Stored data entries:
Start of Block
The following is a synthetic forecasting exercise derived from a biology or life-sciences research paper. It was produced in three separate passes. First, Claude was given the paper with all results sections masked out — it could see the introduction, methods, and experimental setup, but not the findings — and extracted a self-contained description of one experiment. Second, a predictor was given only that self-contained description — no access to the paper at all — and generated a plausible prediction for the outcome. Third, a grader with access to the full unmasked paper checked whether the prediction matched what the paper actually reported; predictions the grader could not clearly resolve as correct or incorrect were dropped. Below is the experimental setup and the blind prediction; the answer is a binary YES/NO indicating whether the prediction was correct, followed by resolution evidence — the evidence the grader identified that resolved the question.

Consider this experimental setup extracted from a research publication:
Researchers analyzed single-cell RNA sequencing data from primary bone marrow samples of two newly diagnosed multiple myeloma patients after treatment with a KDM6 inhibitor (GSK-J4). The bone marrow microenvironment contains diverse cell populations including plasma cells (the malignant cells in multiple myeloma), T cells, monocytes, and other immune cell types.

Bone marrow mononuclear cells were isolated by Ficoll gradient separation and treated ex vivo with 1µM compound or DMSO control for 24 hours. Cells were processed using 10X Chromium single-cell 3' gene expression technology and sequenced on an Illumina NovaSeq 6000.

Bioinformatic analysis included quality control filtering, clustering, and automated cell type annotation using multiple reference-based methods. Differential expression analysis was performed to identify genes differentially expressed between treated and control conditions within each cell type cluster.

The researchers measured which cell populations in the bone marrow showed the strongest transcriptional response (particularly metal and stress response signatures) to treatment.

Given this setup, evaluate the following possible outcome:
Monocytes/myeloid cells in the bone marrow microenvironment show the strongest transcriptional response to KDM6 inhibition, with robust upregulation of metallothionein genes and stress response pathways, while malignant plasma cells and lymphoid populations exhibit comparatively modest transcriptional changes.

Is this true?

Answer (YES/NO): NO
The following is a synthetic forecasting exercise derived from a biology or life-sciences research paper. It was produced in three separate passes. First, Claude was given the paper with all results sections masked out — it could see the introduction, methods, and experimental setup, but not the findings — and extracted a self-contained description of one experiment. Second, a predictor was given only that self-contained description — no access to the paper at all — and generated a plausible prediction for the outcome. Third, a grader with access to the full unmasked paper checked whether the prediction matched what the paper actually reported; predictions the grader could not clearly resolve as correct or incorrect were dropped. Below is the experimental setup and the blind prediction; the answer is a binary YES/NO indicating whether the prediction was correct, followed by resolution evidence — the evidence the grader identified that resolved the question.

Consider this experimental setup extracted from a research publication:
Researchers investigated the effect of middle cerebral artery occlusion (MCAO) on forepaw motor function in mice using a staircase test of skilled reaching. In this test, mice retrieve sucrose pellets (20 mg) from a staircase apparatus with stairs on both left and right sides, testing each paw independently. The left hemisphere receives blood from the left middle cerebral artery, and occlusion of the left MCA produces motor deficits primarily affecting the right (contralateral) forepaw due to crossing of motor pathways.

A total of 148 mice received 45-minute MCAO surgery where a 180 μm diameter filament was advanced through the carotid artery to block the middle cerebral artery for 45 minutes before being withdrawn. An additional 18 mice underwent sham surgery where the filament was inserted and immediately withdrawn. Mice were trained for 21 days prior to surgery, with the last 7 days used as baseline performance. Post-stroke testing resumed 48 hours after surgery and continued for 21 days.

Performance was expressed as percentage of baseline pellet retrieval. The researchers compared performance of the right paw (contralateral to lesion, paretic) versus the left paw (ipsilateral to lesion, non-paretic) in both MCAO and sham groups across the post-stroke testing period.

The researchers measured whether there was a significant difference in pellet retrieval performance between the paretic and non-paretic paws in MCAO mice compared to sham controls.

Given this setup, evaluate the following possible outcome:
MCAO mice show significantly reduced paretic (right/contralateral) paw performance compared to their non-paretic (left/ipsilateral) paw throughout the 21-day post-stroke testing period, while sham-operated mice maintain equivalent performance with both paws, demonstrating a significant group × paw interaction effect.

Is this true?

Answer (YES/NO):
End of Block
Start of Block
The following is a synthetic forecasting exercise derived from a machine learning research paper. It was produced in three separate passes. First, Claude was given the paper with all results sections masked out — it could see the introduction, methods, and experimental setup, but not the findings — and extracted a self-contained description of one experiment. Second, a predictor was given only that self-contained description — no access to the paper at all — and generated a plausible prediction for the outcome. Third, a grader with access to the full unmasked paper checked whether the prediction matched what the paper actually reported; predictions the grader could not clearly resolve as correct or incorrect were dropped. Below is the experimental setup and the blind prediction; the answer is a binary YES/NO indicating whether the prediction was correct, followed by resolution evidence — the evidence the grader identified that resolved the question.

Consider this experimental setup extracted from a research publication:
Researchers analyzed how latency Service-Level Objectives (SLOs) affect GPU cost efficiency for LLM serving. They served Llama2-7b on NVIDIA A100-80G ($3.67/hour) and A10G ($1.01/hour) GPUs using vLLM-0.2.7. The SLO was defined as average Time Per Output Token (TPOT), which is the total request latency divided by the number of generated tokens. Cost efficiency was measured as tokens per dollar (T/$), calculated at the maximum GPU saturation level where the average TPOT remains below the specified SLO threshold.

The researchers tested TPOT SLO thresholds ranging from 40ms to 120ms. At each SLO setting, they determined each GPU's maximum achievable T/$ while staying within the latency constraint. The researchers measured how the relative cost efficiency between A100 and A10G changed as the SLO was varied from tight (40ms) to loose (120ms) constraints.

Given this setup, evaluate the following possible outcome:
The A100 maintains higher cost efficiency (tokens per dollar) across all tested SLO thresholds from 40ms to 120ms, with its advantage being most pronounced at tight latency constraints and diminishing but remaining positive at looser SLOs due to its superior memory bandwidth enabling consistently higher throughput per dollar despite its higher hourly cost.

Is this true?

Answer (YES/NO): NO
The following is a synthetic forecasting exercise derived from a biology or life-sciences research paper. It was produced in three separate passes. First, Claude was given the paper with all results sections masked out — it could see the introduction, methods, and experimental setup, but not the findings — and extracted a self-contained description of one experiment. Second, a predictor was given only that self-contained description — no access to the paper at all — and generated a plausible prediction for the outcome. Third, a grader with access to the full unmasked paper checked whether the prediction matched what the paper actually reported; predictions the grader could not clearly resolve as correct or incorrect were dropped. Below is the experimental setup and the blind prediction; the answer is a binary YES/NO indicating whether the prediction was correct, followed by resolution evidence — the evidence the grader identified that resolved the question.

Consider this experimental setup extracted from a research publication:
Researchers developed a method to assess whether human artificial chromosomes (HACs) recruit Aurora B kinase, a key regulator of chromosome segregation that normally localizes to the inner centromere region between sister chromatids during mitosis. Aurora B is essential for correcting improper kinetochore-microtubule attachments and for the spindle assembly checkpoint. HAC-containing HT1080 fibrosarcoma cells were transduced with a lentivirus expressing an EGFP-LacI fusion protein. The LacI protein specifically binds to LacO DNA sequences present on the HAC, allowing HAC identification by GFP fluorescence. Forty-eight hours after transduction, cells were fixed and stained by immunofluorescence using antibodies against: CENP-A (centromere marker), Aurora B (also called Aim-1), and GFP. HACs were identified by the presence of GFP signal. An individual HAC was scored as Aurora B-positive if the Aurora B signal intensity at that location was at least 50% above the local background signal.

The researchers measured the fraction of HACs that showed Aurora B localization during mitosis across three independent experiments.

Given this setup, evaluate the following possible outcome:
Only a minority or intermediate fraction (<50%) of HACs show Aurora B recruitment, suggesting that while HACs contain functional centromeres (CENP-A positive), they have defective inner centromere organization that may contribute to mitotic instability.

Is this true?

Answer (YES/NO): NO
End of Block
> Exercise directions
For this exercise, return every line from the data that holds the string "significant".

> Problem solution
The researchers measured whether there was a significant difference in pellet retrieval performance between the paretic and non-paretic paws in MCAO mice compared to sham controls.
MCAO mice show significantly reduced paretic (right/contralateral) paw performance compared to their non-paretic (left/ipsilateral) paw throughout the 21-day post-stroke testing period, while sham-operated mice maintain equivalent performance with both paws, demonstrating a significant group × paw interaction effect.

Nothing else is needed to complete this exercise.